Search code examples
sqlgroupingadvantage-database-server

SQL Grouping by year gives incorrect results


I am trying to summerize sales date, by month, sales region and type. The problem is, the results change when I try to group by year.

My simplified query is as follows:

SELECT
DAB700.DATUM,DAB000.X_REGION,DAB700.BELEG_ART, // the date, sales region, order type
   // calculate the number of orders per month
   COUNT (DISTINCT CASE WHEN MONTH(DAB700.DATUM) =  1 THEN DAB700.BELEG_NR END) as jan,
   COUNT (DISTINCT CASE WHEN MONTH(DAB700.DATUM) =  2 THEN DAB700.BELEG_NR END) as feb,
   COUNT (DISTINCT CASE WHEN MONTH(DAB700.DATUM) =  3 THEN DAB700.BELEG_NR END) as mar
FROM "DAB700.ADT" DAB700
left join "DAB050.ADT" DAB050 on DAB700.BELEG_NR = DAB050.ANUMMER // join to table 050, to pull in order info
left join "DF030000.DBF" DAB000 on DAB050.KDNR = DAB000.KDNR // join table 000 to table 050, to pull in customer info
left join "DAB055.ADT" DAB055 on DAB050.ANUMMER = left (DAB055.APNUMMER,6)// join table 055 to table 050, to pull in product info
WHERE (DAB700.BELEG_ART = 10 OR DAB700.BELEG_ART = 20) AND (DAB700.DATUM>={d '2021-01-01'}) AND (DAB700.DATUM<={d '2021-01-11'}) AND DAB055.ARTNR <> '999999' AND DAB055.ARTNR <> '999996' AND DAB055.TERMIN <> 'KW.22.22' AND DAB055.TERMIN <> 'KW.99.99' AND DAB050.AUF_ART = 0
group by DAB700.DATUM,DAB000.X_REGION,DAB700.BELEG_ART   

This returns the following data, which is correct (manually checked):

| DATUM      | X_REGION | BELEG_ART | jan | feb | mar |
|------------|----------|-----------|-----|-----|-----|
| 04.01.2021 | 1        | 10        | 3   | 0   | 0   |
| 04.01.2021 | 3        | 10        | 2   | 0   | 0   |
| 04.01.2021 | 4        | 10        | 1   | 0   | 0   |
| 04.01.2021 | 4        | 20        | 1   | 0   | 0   |
| 04.01.2021 | 6        | 20        | 2   | 0   | 0   |
| 05.01.2021 | 1        | 10        | 1   | 0   | 0   |
and so on....

The total number of records for Jan is 117 (correct).

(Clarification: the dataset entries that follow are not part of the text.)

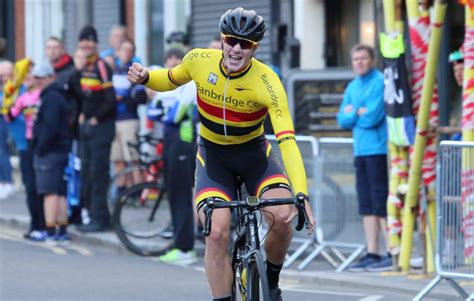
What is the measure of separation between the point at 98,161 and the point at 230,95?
654cm

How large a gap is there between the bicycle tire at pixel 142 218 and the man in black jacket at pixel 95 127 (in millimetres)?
1091

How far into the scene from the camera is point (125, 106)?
15.5 meters

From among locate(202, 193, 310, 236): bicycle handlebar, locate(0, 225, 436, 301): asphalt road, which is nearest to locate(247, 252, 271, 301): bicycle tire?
locate(202, 193, 310, 236): bicycle handlebar

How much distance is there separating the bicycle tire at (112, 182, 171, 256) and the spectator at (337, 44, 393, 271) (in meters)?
2.13

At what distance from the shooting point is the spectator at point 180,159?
1190 centimetres

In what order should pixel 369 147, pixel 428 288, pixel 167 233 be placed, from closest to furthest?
pixel 428 288
pixel 369 147
pixel 167 233

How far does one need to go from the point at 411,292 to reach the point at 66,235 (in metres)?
4.97

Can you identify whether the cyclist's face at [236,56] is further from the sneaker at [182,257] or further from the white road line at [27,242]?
the white road line at [27,242]

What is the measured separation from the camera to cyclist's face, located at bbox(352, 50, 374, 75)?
11664mm

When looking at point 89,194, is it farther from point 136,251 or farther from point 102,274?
point 102,274

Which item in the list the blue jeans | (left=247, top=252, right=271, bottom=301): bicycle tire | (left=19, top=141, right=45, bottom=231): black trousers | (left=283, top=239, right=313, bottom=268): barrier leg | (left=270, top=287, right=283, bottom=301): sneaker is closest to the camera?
(left=247, top=252, right=271, bottom=301): bicycle tire

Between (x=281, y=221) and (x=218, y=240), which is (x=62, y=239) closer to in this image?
(x=218, y=240)

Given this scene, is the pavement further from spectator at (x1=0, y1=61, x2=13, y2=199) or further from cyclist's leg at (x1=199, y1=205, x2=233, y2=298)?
spectator at (x1=0, y1=61, x2=13, y2=199)

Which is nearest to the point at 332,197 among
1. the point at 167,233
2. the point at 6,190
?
the point at 167,233
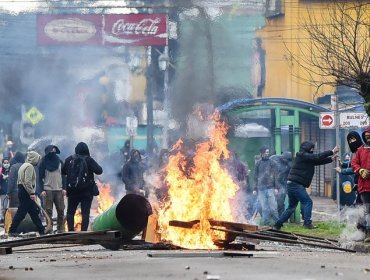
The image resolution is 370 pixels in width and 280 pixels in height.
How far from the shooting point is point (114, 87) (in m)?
48.2

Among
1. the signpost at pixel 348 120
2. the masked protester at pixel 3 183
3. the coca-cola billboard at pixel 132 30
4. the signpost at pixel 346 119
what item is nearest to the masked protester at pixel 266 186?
the signpost at pixel 346 119

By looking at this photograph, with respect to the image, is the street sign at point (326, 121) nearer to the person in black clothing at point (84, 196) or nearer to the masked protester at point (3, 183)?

Now I now want to summerize the data in one row (for example, data grouped by region and type)..

so I change my code so that I have:

SELECT
YEAR(DAB700.DATUM),

and

group by YEAR(DAB700.DATUM)

the rest of the code stays the same.

Now my results are:

| EXPR | X_REGION | BELEG_ART | jan | feb | mar |
|------|----------|-----------|-----|-----|-----|
| 2021 | 1        | 10        | 16  | 0   | 0   |
| 2021 | 1        | 20        | 16  | 0   | 0   |
| 2021 | 2        | 10        | 19  | 0   | 0   |
| 2021 | 2        | 20        | 22  | 0   | 0   |
| 2021 | 3        | 10        | 12  | 0   | 0   |
| 2021 | 3        | 20        | 6   | 0   | 0   |

Visually it is correct. But, the total count for January is now 116. A difference of 1. What am I doing wrong?

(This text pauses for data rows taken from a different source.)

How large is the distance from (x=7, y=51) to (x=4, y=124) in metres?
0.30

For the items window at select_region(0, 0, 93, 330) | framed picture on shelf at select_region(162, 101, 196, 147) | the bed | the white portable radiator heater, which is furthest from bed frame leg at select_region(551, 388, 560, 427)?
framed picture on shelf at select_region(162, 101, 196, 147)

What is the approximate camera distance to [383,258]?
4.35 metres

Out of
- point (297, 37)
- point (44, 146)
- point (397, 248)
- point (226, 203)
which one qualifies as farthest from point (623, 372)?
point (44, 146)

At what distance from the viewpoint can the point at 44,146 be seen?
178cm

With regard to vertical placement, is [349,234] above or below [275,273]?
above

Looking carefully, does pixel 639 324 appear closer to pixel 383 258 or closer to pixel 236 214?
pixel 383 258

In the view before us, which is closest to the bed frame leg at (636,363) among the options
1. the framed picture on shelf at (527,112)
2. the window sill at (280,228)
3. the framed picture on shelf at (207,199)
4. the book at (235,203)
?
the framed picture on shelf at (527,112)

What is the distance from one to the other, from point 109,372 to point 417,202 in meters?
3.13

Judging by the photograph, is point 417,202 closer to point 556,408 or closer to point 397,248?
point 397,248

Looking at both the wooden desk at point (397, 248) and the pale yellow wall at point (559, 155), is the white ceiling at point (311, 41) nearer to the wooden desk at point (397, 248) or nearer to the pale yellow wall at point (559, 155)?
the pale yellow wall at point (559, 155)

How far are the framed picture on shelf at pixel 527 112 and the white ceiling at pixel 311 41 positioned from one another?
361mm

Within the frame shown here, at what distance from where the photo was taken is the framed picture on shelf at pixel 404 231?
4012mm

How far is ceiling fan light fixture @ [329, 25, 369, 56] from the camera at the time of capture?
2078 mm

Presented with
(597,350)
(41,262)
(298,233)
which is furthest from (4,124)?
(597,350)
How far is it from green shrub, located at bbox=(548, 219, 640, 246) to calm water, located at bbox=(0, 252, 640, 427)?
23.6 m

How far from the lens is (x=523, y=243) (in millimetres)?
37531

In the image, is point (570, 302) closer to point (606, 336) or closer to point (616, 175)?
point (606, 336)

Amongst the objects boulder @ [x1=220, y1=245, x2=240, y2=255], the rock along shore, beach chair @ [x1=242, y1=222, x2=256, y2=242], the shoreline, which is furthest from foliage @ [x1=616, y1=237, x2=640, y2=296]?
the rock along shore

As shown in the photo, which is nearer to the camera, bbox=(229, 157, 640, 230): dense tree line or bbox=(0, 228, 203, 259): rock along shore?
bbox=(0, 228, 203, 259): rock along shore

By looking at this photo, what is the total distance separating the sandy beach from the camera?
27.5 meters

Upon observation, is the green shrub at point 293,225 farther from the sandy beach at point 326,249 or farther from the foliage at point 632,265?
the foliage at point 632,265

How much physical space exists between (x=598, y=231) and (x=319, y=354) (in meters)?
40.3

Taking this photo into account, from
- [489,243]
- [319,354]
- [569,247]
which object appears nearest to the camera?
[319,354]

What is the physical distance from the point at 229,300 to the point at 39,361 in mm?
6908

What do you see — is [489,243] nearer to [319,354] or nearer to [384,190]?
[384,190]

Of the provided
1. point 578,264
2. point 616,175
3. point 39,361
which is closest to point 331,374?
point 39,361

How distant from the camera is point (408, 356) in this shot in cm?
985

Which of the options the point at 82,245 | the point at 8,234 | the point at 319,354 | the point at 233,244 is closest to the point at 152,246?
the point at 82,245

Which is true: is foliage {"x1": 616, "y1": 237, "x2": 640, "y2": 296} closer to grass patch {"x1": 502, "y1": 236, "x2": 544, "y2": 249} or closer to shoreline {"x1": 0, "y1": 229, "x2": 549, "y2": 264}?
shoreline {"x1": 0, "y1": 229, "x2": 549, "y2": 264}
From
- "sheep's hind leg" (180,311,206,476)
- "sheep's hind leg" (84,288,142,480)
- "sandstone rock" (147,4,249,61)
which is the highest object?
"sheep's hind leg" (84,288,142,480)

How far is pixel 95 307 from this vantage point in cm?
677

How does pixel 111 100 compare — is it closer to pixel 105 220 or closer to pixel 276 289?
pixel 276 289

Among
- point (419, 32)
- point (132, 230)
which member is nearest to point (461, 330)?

How can I keep the results from the first code - but have it presented as per the 2nd set?


Solution

  • You count distinct BELEG_NR. This is what makes the difference. Let's look at an example. Let's say your table contains four rows:

    DATUM X_REGION BELEG_ART BELEG_NR
    04.01.2021 1 10 100
    04.01.2021 1 10 200
    05.01.2021 1 10 100
    05.01.2021 1 10 300

    That gives you per day, region and belegart:

    DATUM X_REGION BELEG_ART DISTINCT COUNT BELEG_NR
    04.01.2021 1 10 2
    05.01.2021 1 10 2

    and per year, region and belegart

    YEAR X_REGION BELEG_ART DISTINCT COUNT BELEG_NR
    2021 1 10 3

    The BELEG_NR 100 never appears more than once per day, so every instance gets counted. But it appears twice for the year, so it gets counted once instead of twice.